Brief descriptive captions
+++

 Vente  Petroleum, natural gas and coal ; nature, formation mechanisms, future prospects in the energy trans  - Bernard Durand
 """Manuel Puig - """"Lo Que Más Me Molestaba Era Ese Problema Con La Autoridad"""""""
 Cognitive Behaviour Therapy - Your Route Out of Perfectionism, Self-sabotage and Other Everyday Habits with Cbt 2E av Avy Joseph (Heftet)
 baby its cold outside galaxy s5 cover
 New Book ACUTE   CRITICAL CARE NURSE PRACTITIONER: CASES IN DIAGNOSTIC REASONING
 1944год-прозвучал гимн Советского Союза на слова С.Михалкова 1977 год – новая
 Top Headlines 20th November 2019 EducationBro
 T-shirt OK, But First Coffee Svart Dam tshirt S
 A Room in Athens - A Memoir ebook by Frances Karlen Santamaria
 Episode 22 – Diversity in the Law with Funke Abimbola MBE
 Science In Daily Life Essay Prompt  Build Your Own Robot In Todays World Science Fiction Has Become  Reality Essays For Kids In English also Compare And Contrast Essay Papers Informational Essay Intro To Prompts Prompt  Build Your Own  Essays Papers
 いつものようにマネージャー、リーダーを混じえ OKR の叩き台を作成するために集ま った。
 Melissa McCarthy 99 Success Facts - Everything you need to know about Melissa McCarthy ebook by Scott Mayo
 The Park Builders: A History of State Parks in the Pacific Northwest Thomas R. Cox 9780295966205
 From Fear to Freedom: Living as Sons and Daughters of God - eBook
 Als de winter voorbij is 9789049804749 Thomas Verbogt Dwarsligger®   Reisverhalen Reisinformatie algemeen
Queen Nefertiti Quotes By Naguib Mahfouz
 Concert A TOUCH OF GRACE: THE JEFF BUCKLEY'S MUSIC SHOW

+++

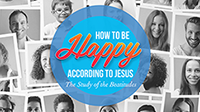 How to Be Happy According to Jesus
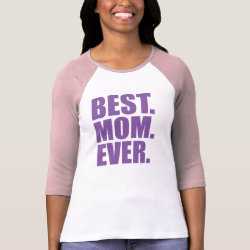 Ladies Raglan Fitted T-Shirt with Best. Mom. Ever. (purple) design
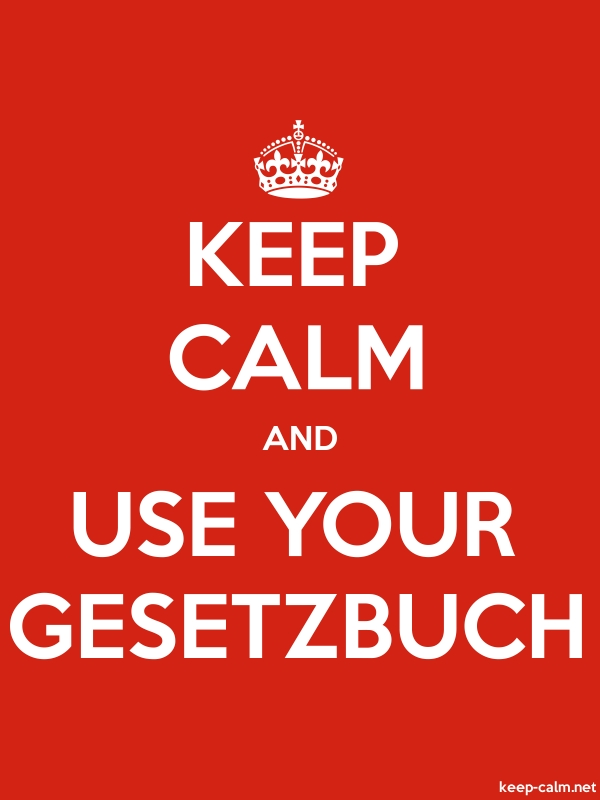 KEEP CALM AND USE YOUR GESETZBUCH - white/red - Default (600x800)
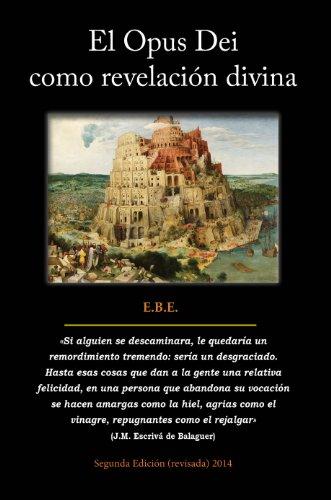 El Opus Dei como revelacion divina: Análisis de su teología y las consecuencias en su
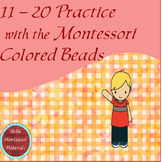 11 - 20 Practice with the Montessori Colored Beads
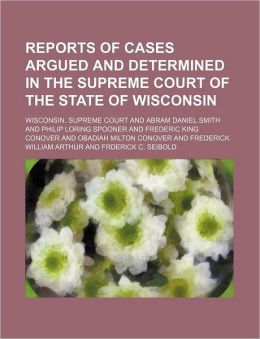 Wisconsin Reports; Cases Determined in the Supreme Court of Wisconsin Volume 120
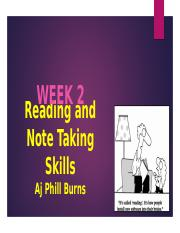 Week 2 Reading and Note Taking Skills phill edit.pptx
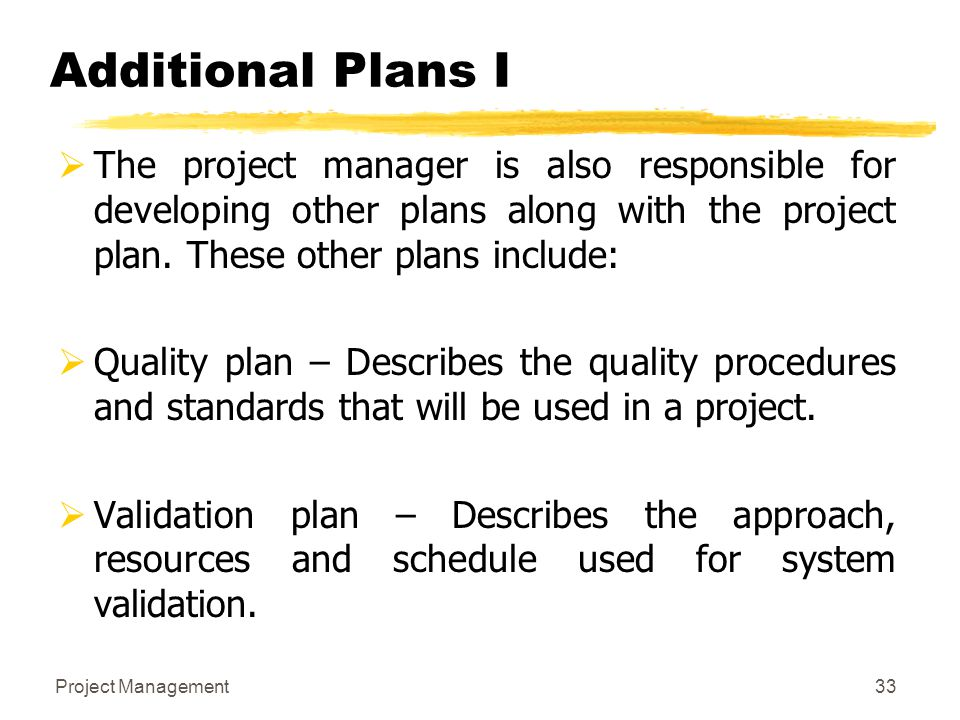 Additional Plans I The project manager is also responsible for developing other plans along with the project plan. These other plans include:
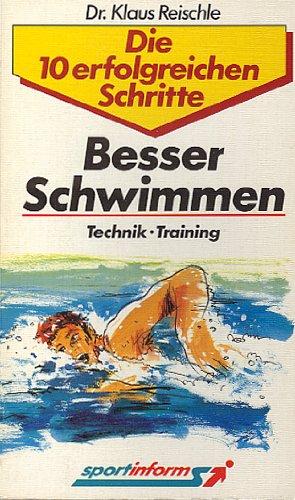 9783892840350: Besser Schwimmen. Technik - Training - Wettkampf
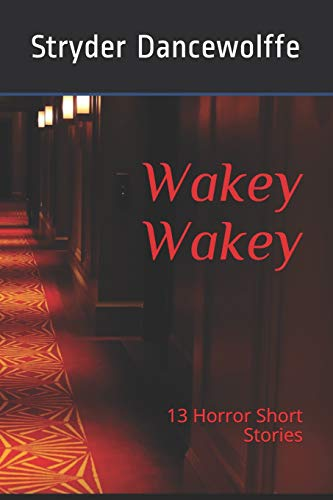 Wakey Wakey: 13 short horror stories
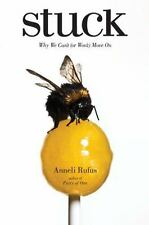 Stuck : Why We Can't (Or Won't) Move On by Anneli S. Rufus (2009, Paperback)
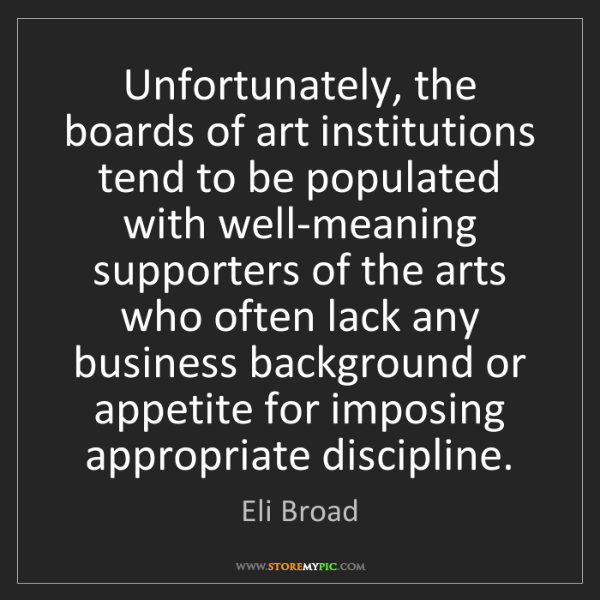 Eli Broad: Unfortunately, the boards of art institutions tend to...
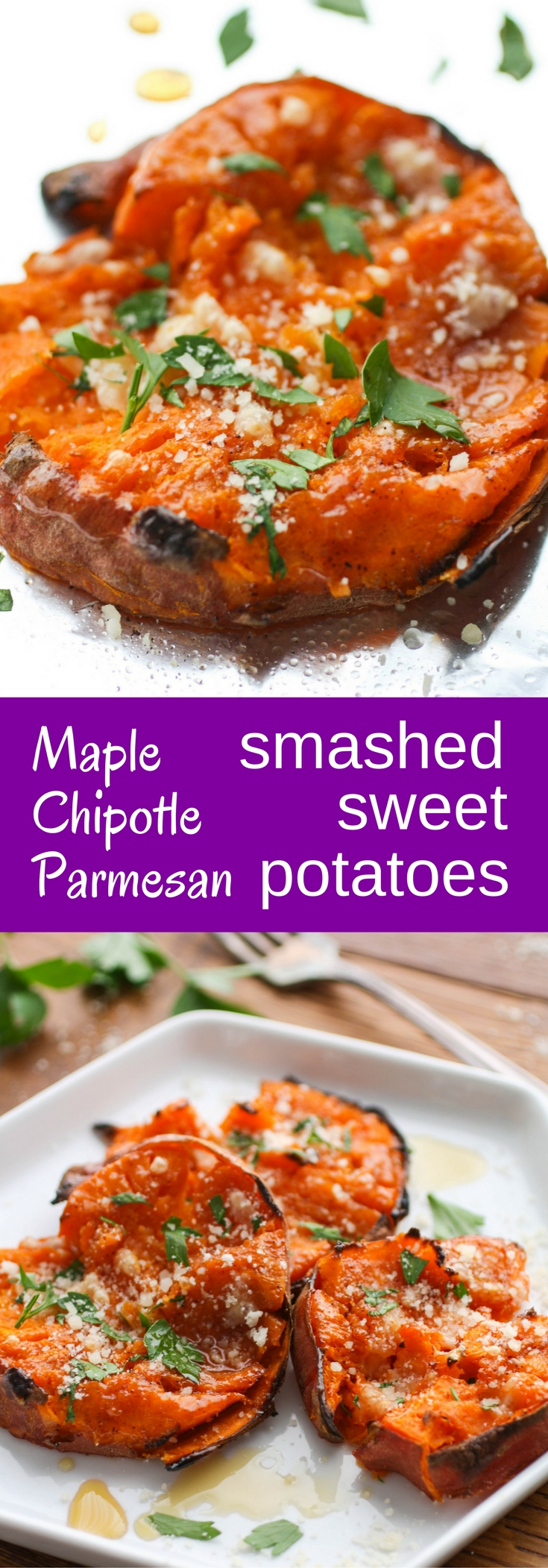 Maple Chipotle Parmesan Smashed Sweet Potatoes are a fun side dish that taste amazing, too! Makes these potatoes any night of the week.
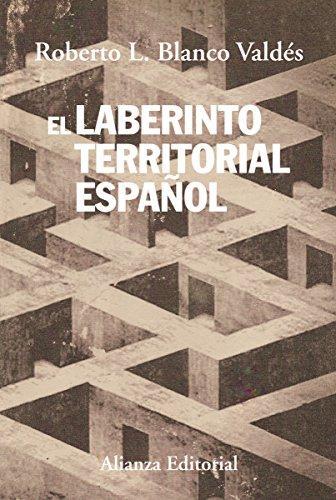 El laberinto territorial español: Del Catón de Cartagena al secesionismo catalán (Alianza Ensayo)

+++

■ DIRECTIONS FOR THIS TASK:
The lines to reproduce run from the one above containing "KEEP CALM AND" through the one containing "El laberinto territorial". Copy them exactly and leave out all pictures.

■ RESPONSE TO THIS TASK:
 KEEP CALM AND USE YOUR GESETZBUCH - white/red - Default (600x800)
 El Opus Dei como revelacion divina: Análisis de su teología y las consecuencias en su
 11 - 20 Practice with the Montessori Colored Beads
 Wisconsin Reports; Cases Determined in the Supreme Court of Wisconsin Volume 120
 Week 2 Reading and Note Taking Skills phill edit.pptx
 Additional Plans I The project manager is also responsible for developing other plans along with the project plan. These other plans include:
 9783892840350: Besser Schwimmen. Technik - Training - Wettkampf
 Wakey Wakey: 13 short horror stories
 Stuck : Why We Can't (Or Won't) Move On by Anneli S. Rufus (2009, Paperback)
 Eli Broad: Unfortunately, the boards of art institutions tend to...
 Maple Chipotle Parmesan Smashed Sweet Potatoes are a fun side dish that taste amazing, too! Makes these potatoes any night of the week.
 El laberinto territorial español: Del Catón de Cartagena al secesionismo catalán (Alianza Ensayo)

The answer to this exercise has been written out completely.